- Born: Karimunnesa Khanam Chaudhurani 22 June 1855 Payraband, Bengal, British India (now Rangpur, Bangladesh)
- Died: 6 September 1926 (aged 71) Calcutta, Bengal, British India (now West Bengal, India)
- Occupation: Writer
- Children: Abdul Karim Ghaznavi Abdul Halim Ghaznavi
- Parent(s): Zahiruddin Muhammad Abu Ali Saber (father) Rahatunnesa Sabera Chaudhurani (mother)
- Relatives: Begum Rokeya (sister)
- Writing career
- Language: Bengali
- Notable works: Mānas Bikāsh Dukkha Tarangiṇī

= Karimunnesa Khanam Chaudhurani =

Bengali poet (1855–1926)

Karimunnesa Khanam Chaudhurani (করিমুন্নেসা খাঁনম চৌধুরানী; 1855 – 6 September 1926) was a Bengali poet, social worker, and patron of literature.

==Early life and family==
Karimunnesa was born in 1855 into a Bengali Muslim family in Rangpur, Bengal Presidency, British Raj. Her father was Zahiruddin Muhammad Abu Ali Saber, the Zamindar of Payraband Pargana, and her mother was Rahatunnesa Sabera Chaudhurani. Her younger sister was Begum Rokeya.

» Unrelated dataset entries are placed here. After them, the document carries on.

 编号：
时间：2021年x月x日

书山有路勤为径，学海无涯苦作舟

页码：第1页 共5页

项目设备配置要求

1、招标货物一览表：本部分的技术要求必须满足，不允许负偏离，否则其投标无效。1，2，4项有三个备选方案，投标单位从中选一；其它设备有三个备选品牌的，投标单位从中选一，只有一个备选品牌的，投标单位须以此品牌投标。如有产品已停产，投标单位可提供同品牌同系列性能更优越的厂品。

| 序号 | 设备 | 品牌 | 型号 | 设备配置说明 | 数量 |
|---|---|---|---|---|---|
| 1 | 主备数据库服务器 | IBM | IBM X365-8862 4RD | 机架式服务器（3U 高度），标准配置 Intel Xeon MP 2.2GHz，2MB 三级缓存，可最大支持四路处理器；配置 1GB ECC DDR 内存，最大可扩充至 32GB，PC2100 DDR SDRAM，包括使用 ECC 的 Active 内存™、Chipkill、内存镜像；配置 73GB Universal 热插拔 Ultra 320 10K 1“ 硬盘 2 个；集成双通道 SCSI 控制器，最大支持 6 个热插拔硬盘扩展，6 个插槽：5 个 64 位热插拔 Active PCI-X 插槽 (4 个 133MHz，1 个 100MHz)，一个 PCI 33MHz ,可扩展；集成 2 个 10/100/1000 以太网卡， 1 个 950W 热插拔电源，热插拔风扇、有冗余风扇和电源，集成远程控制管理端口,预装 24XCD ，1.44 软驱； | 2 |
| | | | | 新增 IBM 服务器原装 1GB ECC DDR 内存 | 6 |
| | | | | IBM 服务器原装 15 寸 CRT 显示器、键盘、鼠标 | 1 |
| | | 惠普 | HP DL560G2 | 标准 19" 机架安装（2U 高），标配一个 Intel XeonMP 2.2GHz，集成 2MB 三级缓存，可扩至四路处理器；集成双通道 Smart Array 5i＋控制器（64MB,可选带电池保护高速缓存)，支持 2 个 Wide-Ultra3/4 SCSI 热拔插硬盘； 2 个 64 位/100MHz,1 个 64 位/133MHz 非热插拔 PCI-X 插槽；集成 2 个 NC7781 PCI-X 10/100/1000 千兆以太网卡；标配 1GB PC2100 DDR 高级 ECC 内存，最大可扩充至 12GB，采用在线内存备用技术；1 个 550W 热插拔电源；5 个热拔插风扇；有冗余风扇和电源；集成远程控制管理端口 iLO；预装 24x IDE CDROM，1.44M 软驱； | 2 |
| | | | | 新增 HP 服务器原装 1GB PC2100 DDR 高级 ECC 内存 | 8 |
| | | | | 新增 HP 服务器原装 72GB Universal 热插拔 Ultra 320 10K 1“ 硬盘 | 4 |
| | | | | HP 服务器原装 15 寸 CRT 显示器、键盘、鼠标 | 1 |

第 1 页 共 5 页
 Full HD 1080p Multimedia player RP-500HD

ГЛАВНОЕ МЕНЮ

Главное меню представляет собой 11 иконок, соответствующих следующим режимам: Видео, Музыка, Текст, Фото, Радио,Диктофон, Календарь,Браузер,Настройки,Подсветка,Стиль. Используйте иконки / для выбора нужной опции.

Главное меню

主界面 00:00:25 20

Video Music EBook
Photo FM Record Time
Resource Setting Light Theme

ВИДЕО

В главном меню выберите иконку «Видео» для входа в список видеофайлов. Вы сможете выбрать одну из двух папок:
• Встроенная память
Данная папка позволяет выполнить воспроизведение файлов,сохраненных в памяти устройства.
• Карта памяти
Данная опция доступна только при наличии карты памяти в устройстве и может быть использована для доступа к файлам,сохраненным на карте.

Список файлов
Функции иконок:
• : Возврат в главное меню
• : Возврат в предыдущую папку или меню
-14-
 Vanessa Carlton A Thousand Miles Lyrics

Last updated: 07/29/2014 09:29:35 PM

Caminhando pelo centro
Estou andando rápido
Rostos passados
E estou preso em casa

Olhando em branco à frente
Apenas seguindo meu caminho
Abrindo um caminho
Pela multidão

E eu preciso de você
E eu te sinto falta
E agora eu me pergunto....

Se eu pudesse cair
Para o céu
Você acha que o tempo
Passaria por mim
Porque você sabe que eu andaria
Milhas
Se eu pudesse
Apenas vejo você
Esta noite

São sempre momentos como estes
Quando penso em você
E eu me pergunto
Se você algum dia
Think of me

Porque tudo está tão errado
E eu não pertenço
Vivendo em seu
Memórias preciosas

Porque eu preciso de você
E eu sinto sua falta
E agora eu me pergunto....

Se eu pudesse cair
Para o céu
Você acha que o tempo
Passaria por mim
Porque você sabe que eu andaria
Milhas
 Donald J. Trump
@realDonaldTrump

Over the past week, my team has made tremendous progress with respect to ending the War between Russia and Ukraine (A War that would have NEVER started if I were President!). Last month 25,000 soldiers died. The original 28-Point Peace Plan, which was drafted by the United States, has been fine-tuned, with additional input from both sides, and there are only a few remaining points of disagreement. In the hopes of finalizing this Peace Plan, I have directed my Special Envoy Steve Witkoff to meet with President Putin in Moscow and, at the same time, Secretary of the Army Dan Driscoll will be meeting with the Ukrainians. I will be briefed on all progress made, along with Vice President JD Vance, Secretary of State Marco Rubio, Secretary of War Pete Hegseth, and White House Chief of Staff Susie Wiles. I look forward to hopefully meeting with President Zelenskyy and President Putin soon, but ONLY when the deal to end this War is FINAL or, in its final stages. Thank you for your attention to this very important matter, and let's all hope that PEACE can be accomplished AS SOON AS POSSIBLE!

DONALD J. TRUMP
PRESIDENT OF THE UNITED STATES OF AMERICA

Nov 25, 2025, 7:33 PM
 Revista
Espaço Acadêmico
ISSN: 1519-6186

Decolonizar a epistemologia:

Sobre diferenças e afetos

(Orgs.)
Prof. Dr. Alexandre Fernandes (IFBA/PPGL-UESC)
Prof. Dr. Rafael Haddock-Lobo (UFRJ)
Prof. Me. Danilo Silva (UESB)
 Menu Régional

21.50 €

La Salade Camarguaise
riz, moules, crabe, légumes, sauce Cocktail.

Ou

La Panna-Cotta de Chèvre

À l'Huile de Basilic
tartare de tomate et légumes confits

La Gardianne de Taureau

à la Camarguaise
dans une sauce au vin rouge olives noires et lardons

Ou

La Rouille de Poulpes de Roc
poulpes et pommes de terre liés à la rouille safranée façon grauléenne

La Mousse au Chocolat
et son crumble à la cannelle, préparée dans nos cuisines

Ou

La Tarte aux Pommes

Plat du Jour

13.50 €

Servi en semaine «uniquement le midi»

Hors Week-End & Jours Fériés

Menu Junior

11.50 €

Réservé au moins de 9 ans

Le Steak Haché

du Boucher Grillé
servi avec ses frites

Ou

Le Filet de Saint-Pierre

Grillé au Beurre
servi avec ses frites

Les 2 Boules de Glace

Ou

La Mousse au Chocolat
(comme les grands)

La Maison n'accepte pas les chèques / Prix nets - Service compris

Raised in a traditional Islamic household, Karimunnesa observed the purdah and her early education began with the Quran. She memorised Persian verses by listening in on her brothers lessons, and learnt English and Bengali through her own effort. At the age of 14, she married Abdul Hakim Khan Ghuznavi, the Zamindar of Delduar in Tangail. Her husband died when she reached the age of 23, leaving behind two sons.

==Career==
Karimunnesa made sure her children were given a Western education. She had her children's schooling done in Kolkata. She sent Abdul Karim Ghaznavi, her eldest son to England when he was 13. Her second son, Abdul Halim Ghaznavi, studied at St. Xavier's College. Her sons would go on to become important and influential politicians in Bengal. She supported Begum Rokeya in her desire to study Bengali and literature. Karimunnesa's poetry were mostly about nature. She published two books, Mānas Bikāsh and Dukkha Tarangiṇī. She patronised the fortnightly magazine The Ahmadi, which was published by Abdul Hamid Khan Yusufzai. From 1884 to 1892, she served the estate manager of Delduar Estate. In 1885, Mir Mosharraf Hossain dedicated his book Bishad Shindhu to her. Begum Rokeya's book Motichur (Vol II) was dedicated to her as well. At the age of 67, Karimunnesa learnt the Arabic language in order to gain a better understanding of the Quran.

==Death==
Karimunnesa died on 6 September 1926.